There are always areas where a product cannot meet production needs, so we need to think about how to carry out secondary development and maintenance of the product and whether it is convenient for the company team to take over and maintain the product.

3. Demand matching

It is necessary to evaluate whether each API gateway can meet the requirements. For example, if the OpenAPI platform needs to use an API gateway, then it is necessary to consider whether the product can meet the requirements of the OpenAPI core requirements such as partner application access, partner portal integration, and access limit.

If it is a microservice gateway, then you need to consider whether the product is powerful enough from the aspects of microservice operation, maintenance, monitoring, and management.

4. Is it open source? Does the company have the ability to develop its own software?

Existing open source products such as kong, zuul, and orange all have basic API gateway core functions, but most of these open source products are still a long way from being very useful.

For example: there is no UI interface that provides management functions, the monitoring function is weak, it does not support the OpenAPI platform, and there is no company operation and maintenance function.

Of course, open source products can obtain source code. If the company has strong R&D capabilities and can hold these open source products, kong and zuul should still be suitable for some companies after secondary development. However, the following points need to be noted:

• Kong is based on ngnix+lua. From the company's perspective, it is difficult to find people who can maintain this kind of architecture product. Need to assess whether the current company has the ability to maintain this product.
• Zuul's performance is not high under high concurrency conditions due to its architecture. At the same time, it is necessary to integrate open source monitoring and management systems that are compatible with Zuul based on research.
• Orange is not widely used, and it is open sourced by individuals in China. It lacks sustainability and community resources, so it may not be easy to find someone to ask questions when problems arise.

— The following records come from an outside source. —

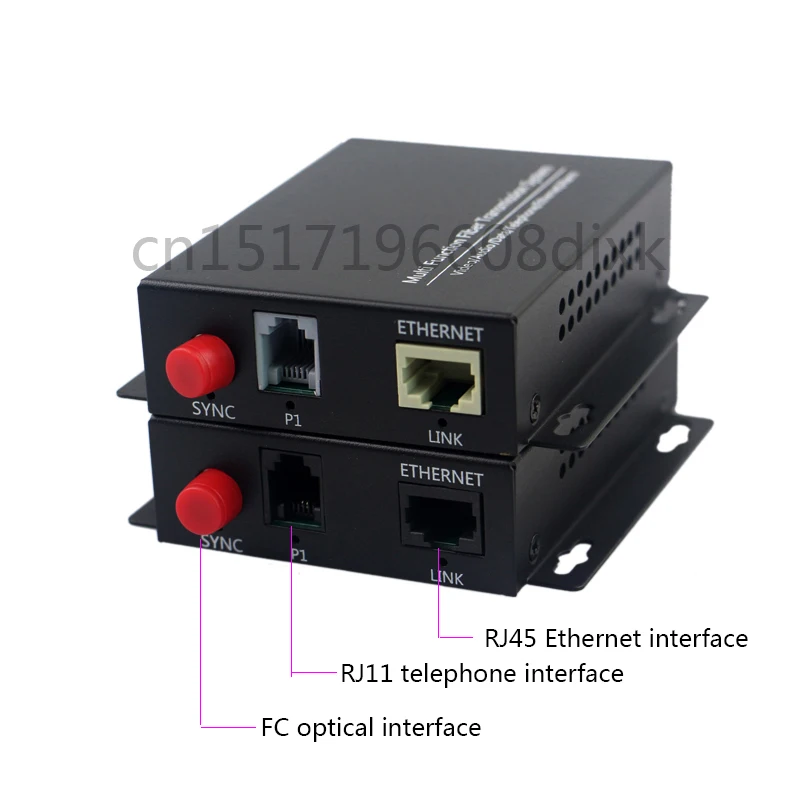 1CH телефон оптоволоконный конвертер PCM голоса через волоконно-оптический медиаконвертер в волокно 1ch 100 м Ethernet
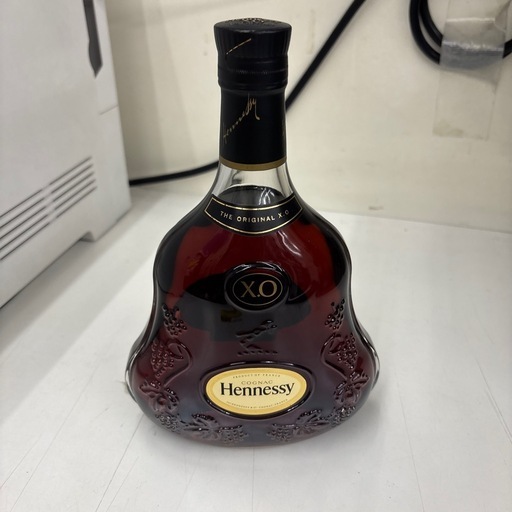 ☆ドリーム荒牧店☆Hennessy XO/ブランデー/黒キャップ/700ml/40%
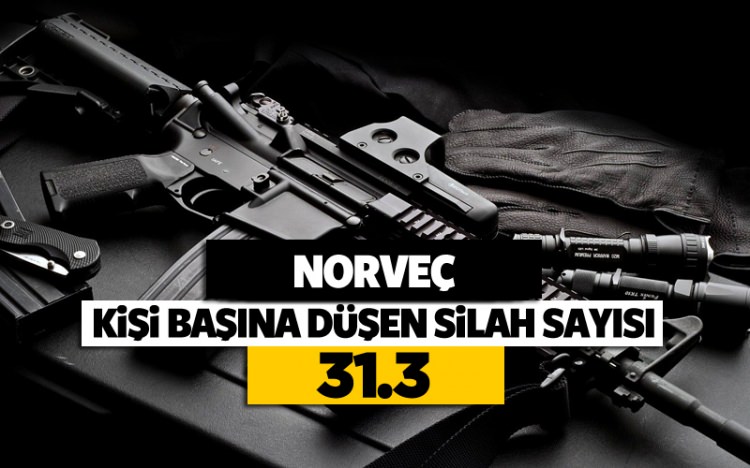 İşte halkı en silahlı ülkeler - 65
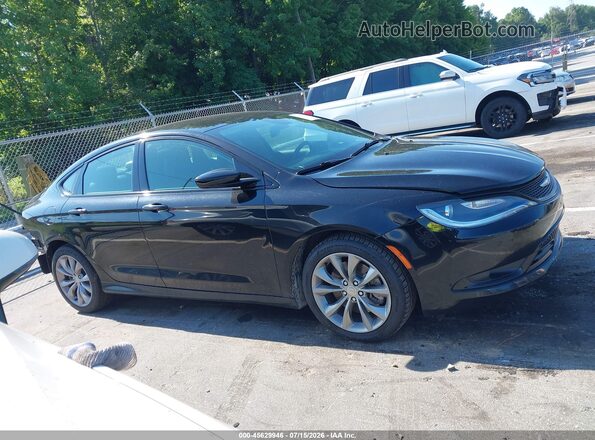 1C3CCCBGXGN147296 2016 CHRYSLER 200 Black სალონის 360-გრადუსიანი ხედი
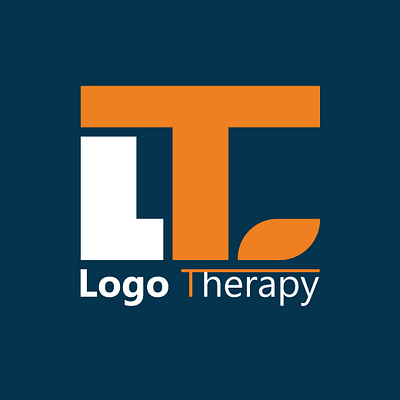 Logo Therapy abstract logo branding creative logo design logo logo design logo therapy logotherapy modernlogo typogaphy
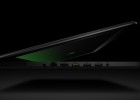 Razer Blade gaming laptop left side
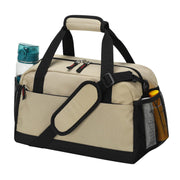 Small Gym Bag with Wet Pocket - 14 inch Mini Duffle Bag for Men & Women Lightweight Carry On Bag for Travel Sport - Black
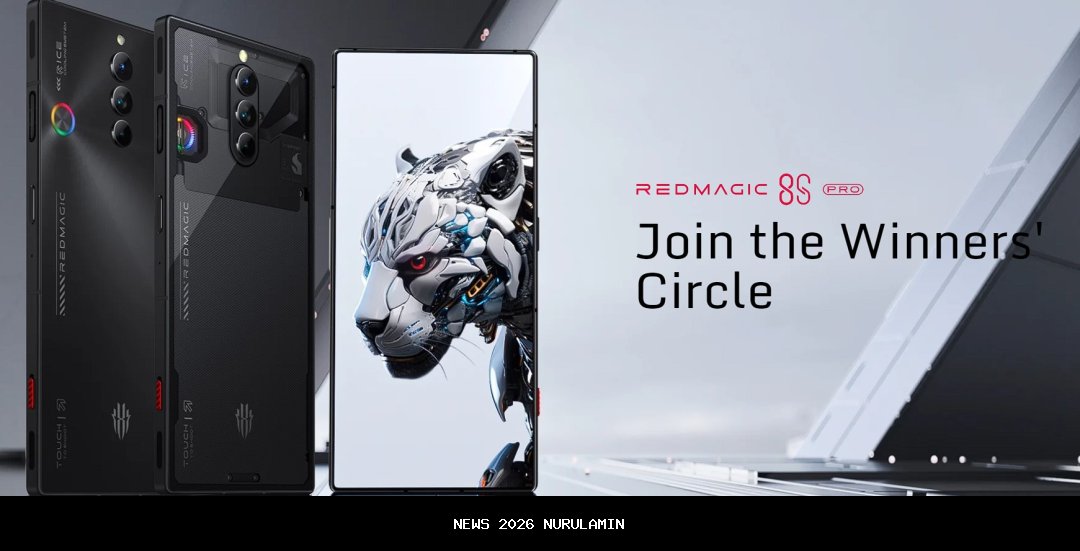 Spesifikasi Nubia Red Magic 11 Air: Smartphone Gaming dengan Snapdragon 8 Elite, Rilis Januari 2026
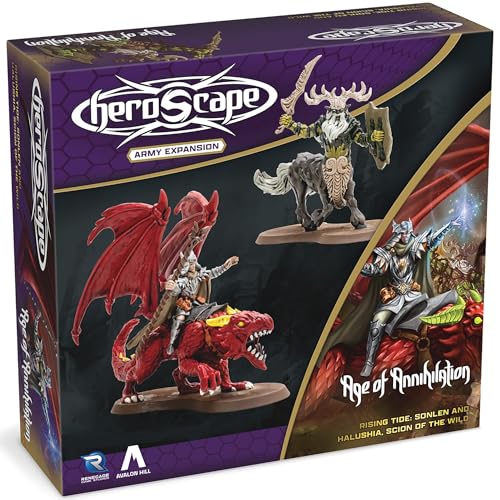 Renegade Game Studios | Heroscape: Rising Tide – Sonlen & Halushia, Scion of The Wild Army Expansion von Renegade Game Studios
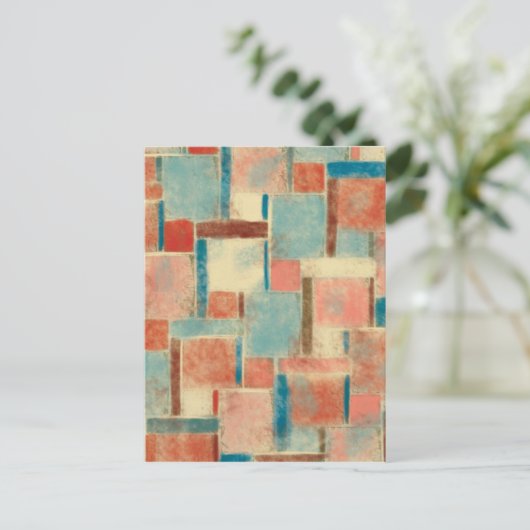 Carte Postale Mardi (Debout devant)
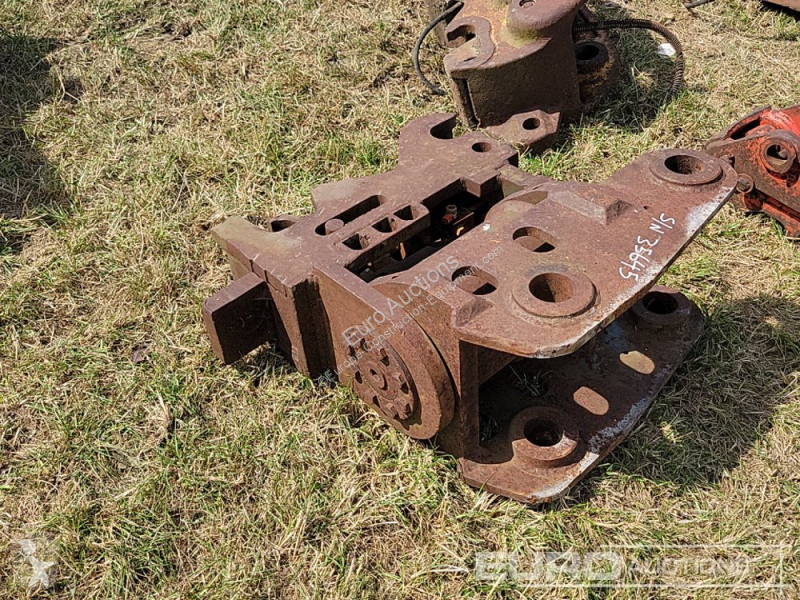 Aanbouwstukken voor bouwmachines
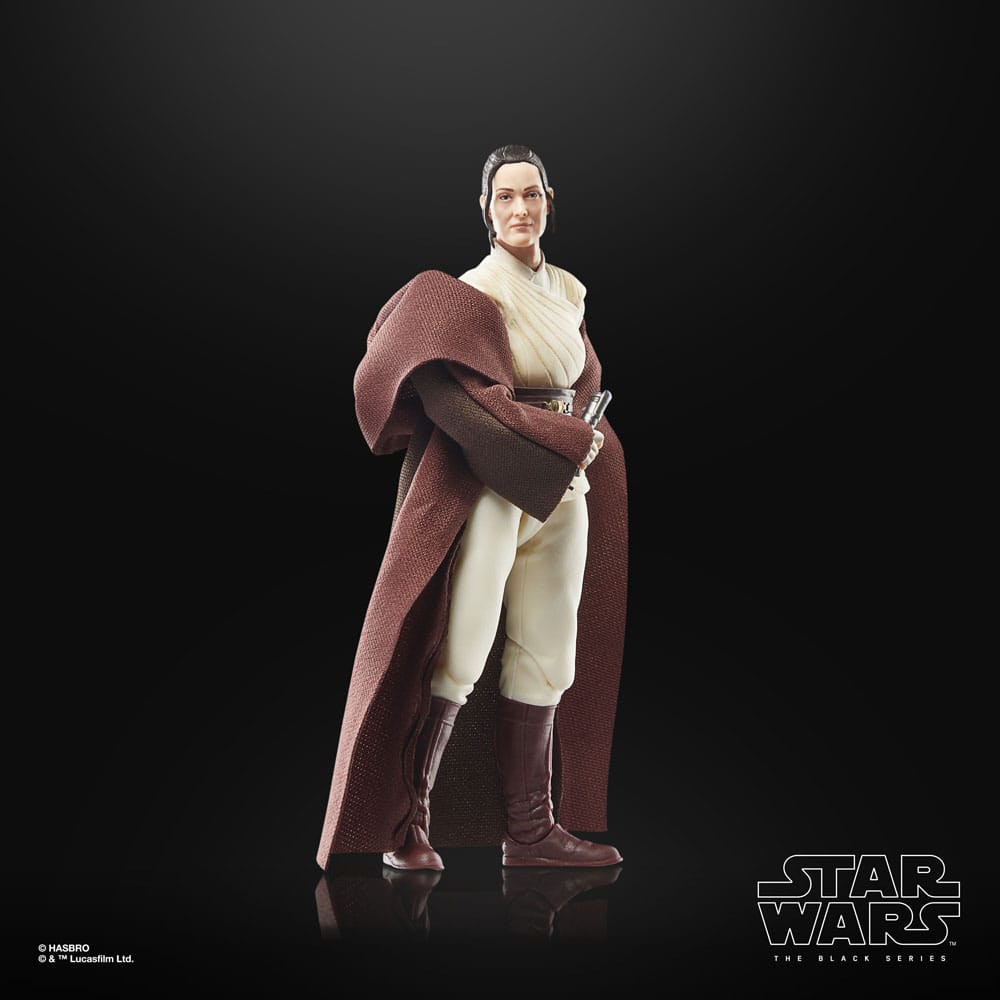 Star Wars The Acolyte Black Series Action Figure Jedi Master Indara Hasbro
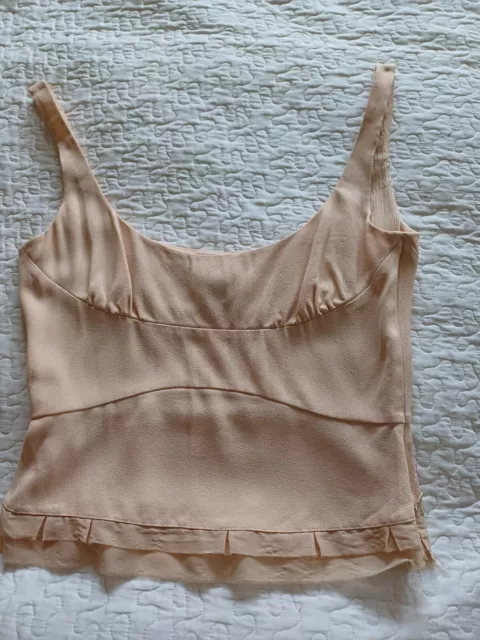 Prada Silk Vintage Evening Bustier Top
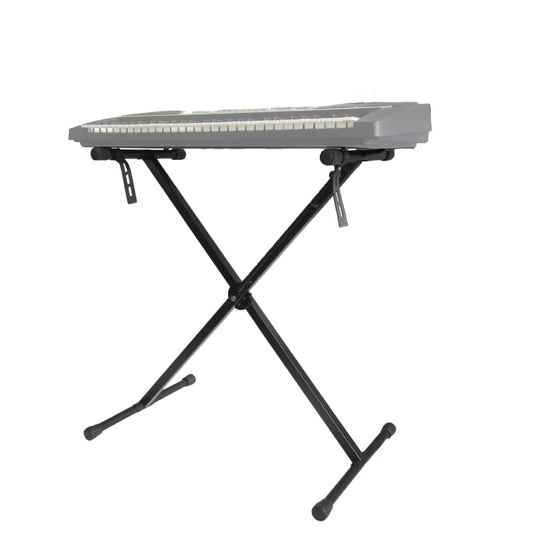 Single Tube X-shaped Electronic Organ Stand by bashfashion
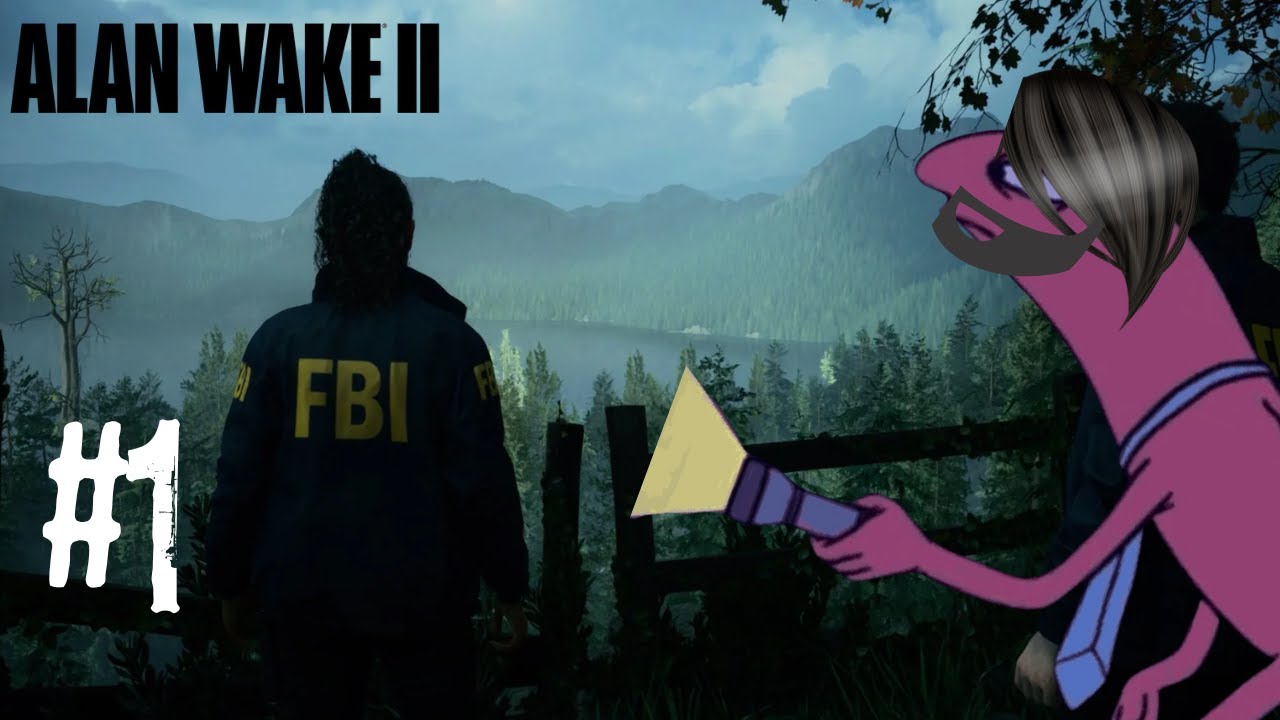 Into The Wokeverse Yet Again | Alan Wake II #1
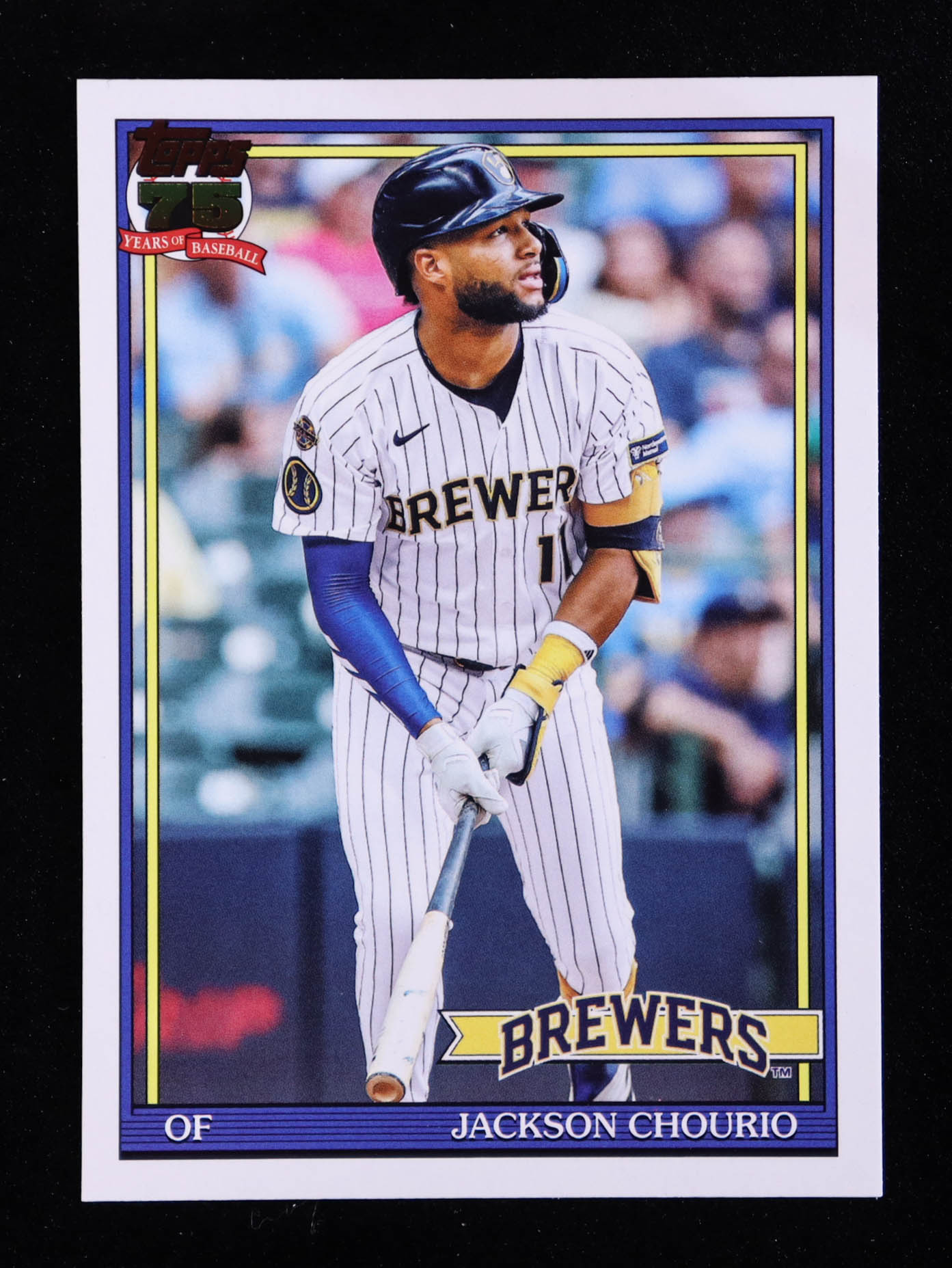 Jackson Chourio 2026 Topps '91 Topps #T9118 at PristineAuction.com Jackson Chourio 2026 Topps '91 Topps #T9118 at PristineAuction.com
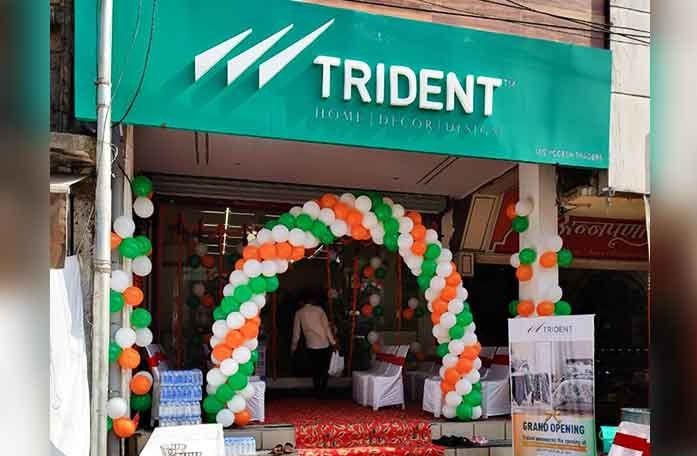 Trident lunches six new showrooms across India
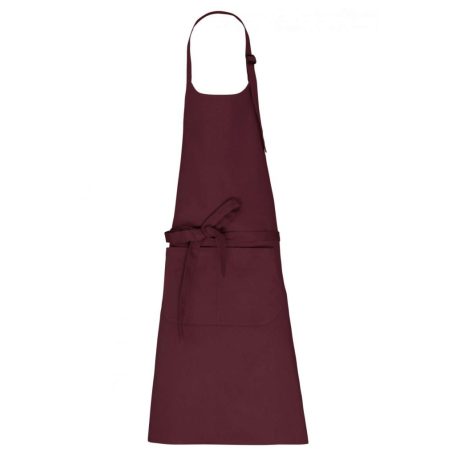 Kariban KA8007 APRON WITH POCKET IN ORGANIC COTTON U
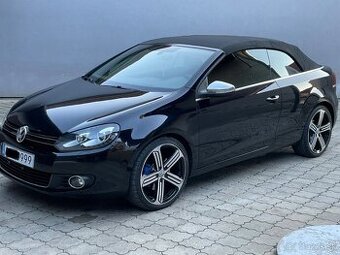 VOLKSWAGEN GOLF 6- 2,0 tdi 103kw CABRIO FULL FULL +WEBASTO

In addition, Kong provides an enterprise version of the API gateway, which is of course based on ngnix+lua. The enterprise version can purchase their technical support, training and other services, as well as interface management, monitoring and other functions.

5. Public cloud or private cloud?

Amazon, Alibaba, and Tencent Cloud are now providing basic public cloud API gateways. Of course, the basic functions of these gateways are certainly no problem, but secondary development, extended functions, and monitoring functions may not be able to meet the customized needs of some users.

In addition, many companies cannot use API gateway services on the public network due to their own information security reasons, so they have no choice but to choose a private cloud solution.

In terms of demand, if the API gateway based on the public cloud can only enable internal personnel to apply for applications for external network personnel, it cannot provide a customized partner portal, which is not suitable for the needs of some enterprises.

If used as a microservice gateway, in most cases it is hoped that the gateway server and the service provider server are in the intranet. In this case, only the API gateway of the private cloud can meet the requirements.

Based on the above analysis, the API gateway of the basic public cloud can only meet the needs of some simple customers. For many enterprises, the API gateway of the private cloud is the right choice.